*DATA*.
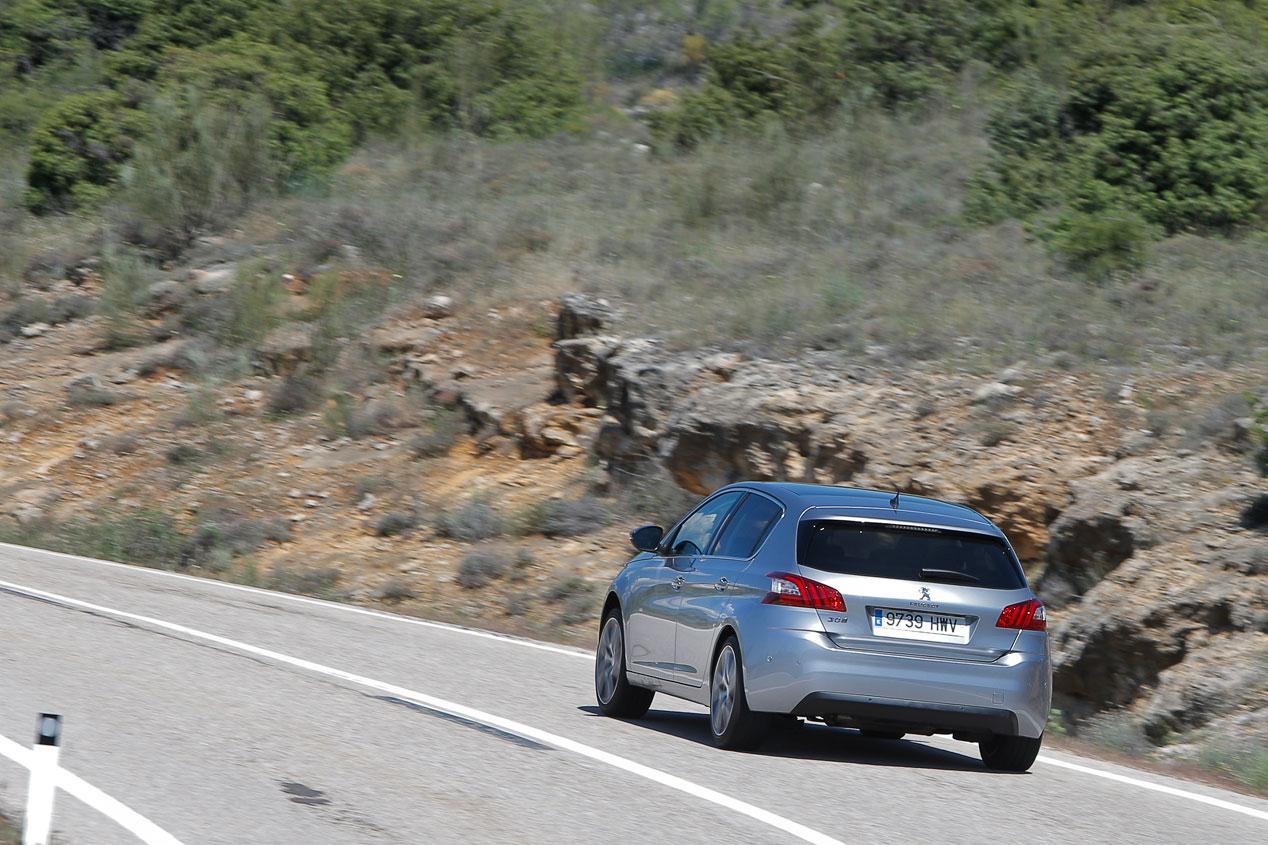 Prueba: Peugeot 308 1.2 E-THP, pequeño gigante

---

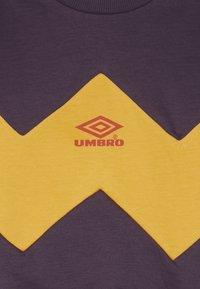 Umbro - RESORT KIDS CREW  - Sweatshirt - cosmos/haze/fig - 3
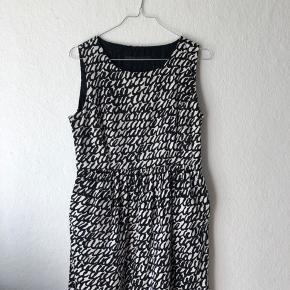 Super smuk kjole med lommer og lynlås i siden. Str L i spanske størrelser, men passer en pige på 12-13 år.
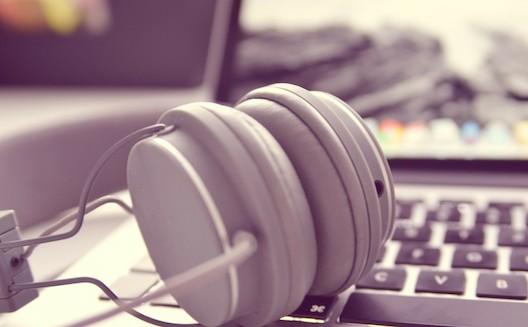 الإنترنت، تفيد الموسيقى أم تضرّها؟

*REQUIREMENT*. What do the entries above read from the line containing "Umbro - RESORT" through the line containing "الإنترنت، تفيد الموسيقى أم تضرّها؟"? Output those lines exactly, both ends included, with the pictures left out.

*TASK SOLUTION*.
 Umbro - RESORT KIDS CREW  - Sweatshirt - cosmos/haze/fig - 3
 Super smuk kjole med lommer og lynlås i siden. Str L i spanske størrelser, men passer en pige på 12-13 år.
 الإنترنت، تفيد الموسيقى أم تضرّها؟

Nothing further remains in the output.